The St. Patrick's Day corned beef and cabbage dinner tastes a little bland and boring to me. I have to throw in some Creole seasoning and some Louisiana hot sauce, at the very least. That's like combining St. Patrick's Day and Mardi Gras, and that's just wrong.
I'm sure St. Patrick was a swell fellow, and I do not want to be disrespectful. After all, he is the patron saint of Ireland and drove out all the snakes from the Emerald Isle. And some of my ancestors came from Ireland. So, I'll raise me a pint of beer today, for sure.
However, think about how different things would be if St. Patty had been the patron saint of – oh, let's say, uh – France. Yes, France! And he had chased out all the snakes from all the vineyards and fields there. Think what we might be eating today. I can close my eyes and smack my lips and envision it deliciously.
Today we might be eating chateaubriand and cabbage. Oh, yeah, thick-cut, fired-up, tender fillet of beef, accompanied by French-style braised red cabbage with roasted garlic and bleu cheese. Now we're talking about some good chow. And if you don't like the French beer choices, there's plenty of good wines to pick from. Or, heck, drink some Guinness.

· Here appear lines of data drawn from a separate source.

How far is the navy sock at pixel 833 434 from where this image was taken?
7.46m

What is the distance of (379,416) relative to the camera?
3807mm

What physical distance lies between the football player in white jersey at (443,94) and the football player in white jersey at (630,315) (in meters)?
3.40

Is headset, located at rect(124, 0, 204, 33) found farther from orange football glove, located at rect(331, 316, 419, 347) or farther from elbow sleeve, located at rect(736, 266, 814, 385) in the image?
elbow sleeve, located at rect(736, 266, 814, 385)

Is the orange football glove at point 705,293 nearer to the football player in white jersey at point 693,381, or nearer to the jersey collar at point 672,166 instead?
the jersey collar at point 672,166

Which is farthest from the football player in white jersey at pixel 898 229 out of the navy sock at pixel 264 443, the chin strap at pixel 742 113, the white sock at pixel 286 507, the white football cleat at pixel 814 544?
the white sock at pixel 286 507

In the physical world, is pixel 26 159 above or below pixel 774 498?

Think about how it would be if St. Patrick had been the patron saint of Korea. It would be time to get culinarily crazy, chowhounds. We could be looking at a dinner of Korean marinated grilled beef with fermented cabbage. That's right! I'm talking about scrumptious beef bulgogi with kimchi, also spelled kimchee, also known as gimchi. Just thinking about it has my taste buds yapping and my brain ready to blow out the top of my head. Fire up the grill and pass me a Korean OB Golden Lager, or a black Irish Guinness, please.
In reality, the corned beef and cabbage tradition isn't really Irish, anyway. I understand that the meal was created in America by Irish immigrants, who wanted to celebrate St. Patrick's Day but who were too poor to buy the expensive bacon and other ingredients traditional to a fine Irish meal. Beef brisket was the cheapest meat, and cabbage was the cheapest vegetable. And that's why every March 17, we have to eat that bland grub and wash it down with tasty beer.
I'm going to hear about this little spiel from some of my friends, who are cooking corned beef and cabbage today. They'll say that my negative take on their cooked-to-death brisket and cabbage was uncalled for and that I exhibited conduct unbecoming of a gyrene – who enjoys almost all food that enters his mouth cavity, even combat rations. All right, I apologize.
But, listen, I have one friend who thinks her corned beef and cabbage dinner is the greatest meal the world has ever known. She takes all day mothering it and caring for it. Then we're invited over to eat it, and my wife raves about how wonderful it is. Of course, my wife is from Norway, where anything cooked all day will probably be appreciated. No offense, Norskies. I, on the other hand, do not adore my friend's brisket and cabbage so much, but I smile and say at least one "Umm." If only I could say, "Can you pass me some more bulgogi, please?"
Oh-oh. If my friend reads this, I'm in trouble with her, too. Oh, geez, and I'm sure I've annoyed some Norwegians also. Listen up, everybody. I apologize again, and my apology is universal and all-encompassing. I'm sorry, OK?
Whatever I am offered to eat today, I shall not complain. I just won't eat so much. Besides, that leaves more room for a bit more brew.